Rather than simply supplying driver services, the association might compete by creating its own retail service. This would create a worker-owned firm instead of placing workers in an arguably inferior position in the hierarchy, as discussed by Sanjukta Paul. But this vertical integration would be more complex, more expensive, and would meet even more resistance from the established firms. 
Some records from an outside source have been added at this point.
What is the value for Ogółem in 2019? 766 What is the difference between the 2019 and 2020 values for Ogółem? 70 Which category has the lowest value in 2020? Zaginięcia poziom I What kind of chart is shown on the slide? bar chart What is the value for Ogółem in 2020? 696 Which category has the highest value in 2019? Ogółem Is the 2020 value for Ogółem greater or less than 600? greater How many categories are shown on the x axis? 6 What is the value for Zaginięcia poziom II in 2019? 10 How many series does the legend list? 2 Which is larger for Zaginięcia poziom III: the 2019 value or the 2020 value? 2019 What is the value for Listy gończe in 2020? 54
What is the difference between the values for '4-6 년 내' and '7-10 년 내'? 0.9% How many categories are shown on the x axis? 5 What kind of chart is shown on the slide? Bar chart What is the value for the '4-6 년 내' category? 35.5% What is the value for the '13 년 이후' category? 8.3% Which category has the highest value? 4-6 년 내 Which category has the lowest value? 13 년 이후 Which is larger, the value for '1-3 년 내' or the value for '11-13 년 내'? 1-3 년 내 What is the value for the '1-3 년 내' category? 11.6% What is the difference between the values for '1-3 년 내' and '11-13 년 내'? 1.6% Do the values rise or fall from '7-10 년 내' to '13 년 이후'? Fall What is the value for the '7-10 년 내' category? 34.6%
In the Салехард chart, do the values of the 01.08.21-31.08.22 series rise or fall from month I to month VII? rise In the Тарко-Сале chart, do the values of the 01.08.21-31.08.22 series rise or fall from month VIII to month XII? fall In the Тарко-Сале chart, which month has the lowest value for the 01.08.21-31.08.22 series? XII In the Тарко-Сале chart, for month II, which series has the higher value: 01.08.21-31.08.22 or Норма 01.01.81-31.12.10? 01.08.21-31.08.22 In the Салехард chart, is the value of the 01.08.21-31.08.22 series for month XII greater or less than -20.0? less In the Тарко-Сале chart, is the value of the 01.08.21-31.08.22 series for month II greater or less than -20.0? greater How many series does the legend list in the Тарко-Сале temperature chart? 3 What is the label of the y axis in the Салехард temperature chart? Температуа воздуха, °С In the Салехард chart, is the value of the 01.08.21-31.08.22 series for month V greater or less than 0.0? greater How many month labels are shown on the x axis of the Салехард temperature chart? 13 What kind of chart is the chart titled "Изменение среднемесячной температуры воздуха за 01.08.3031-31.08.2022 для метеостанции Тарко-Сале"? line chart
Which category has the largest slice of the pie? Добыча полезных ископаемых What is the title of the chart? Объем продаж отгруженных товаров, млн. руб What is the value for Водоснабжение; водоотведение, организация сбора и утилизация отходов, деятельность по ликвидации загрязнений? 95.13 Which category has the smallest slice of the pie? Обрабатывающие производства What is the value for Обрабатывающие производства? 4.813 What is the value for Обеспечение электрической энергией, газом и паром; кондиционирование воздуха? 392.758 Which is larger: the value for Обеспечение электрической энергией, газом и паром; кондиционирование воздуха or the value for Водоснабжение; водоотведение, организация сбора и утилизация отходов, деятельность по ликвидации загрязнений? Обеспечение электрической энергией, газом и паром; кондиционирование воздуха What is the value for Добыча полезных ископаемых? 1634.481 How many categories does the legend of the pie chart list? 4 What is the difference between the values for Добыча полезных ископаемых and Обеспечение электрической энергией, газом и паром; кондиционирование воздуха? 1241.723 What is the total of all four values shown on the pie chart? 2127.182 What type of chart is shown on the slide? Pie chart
If the association takes this approach, it also raises the question of whether the association could set the retail prices, or whether each driver would set its own prices. Again, the analogy to law firm and medical practice partners should apply. However, if independent fee setting were required under NCAA, the association might need to run an Amazon-like auction in which the drivers bid for rides. The association would need to tack on fees, which it distributes to driver-owners as dividends, in order to avoid lower worker incomes.

***

All things considered, such an association of independent contractors could succeed if it had a dedicated and charismatic leader and sufficient legal and financial backing. But becoming classified as employees with the right to unionize would be better since that status already comes with a set of rights and the power to negotiate with employers. This route has political support. The Biden administration withdrew the Trump administration’s Independent Contractor Rule in 2021, though a Texas judge reinstated it in March 2022. In December 2021, the NLRB invited comments whether to require such workers to be classified as employees. 

Of course, these rules will not cover all such contract service worker. But for some workers, the integration provided by these associations might allow them to improve their working conditions, provide a better product to consumers, and collaborate on negotiating payment terms while escaping the antitrust per se rule against price fixing.